2次形式メモ(1)

[ 備忘録 ]


すっかり忘れている、というわけではないが、復習も兼ねてまったくの最初からやり直し中。

整数係数の2次形式$f(x,y)=ax^2+bxy+cy^2$が題材。これを$(a,b,c)$と略記する。最初の目標は平方和で表される素数$p=x^2+y^2$なので、正定値(positive definite)の場合に限定。判別式$D=b^2-4ac$は負となる。これらを整数係数の1次変換
 $x=pX+qY$,  $y=rX+sY$  (ただし $ps-qr=1$)
で変換して行き、互いに移り合うものを「正式に対等(あるいは同値 properly equivalent)」と呼んで同一視する。判別式$D$を固定したとき、同一視されたものをまとめた「類(class)」の個数は有限。これを類数(class number)という。

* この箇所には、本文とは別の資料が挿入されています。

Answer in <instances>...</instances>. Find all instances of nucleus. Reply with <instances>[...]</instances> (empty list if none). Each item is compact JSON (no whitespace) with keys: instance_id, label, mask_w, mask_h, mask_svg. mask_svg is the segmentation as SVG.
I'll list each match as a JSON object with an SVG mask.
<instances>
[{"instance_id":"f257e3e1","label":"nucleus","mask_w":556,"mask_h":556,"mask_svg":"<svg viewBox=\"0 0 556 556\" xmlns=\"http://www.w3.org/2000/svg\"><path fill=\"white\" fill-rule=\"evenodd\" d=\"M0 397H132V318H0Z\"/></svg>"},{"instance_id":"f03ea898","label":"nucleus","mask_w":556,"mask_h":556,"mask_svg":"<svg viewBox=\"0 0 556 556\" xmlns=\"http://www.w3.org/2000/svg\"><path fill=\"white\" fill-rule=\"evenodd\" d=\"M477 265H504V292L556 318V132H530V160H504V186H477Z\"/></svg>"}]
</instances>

判別式$D$が負の場合、つまり正定値の場合は、類の代表として
\[ c\geq a>0, \qquad -a \leq b \leq a \]
なる形式が選べる。これを「簡約形式」と呼ぶ。証明はいろいろあるが、ガウスの証明がアルゴリズム的で面白い。与えられた形式に「右から隣接する」形式を次々と作っていく。有限回のステップで上記の簡約形式にたどり着くことが簡単に示される。

簡約形式は互いに対等でないかというと、ほとんどそうだが例外がある。
 $(a,a,c)$と$(a,-a,c)$
 $(a,b,a)$と$(a,-b,a)$
は互いに等値である。この例外を除けば、簡約形式は互いに対等ではない。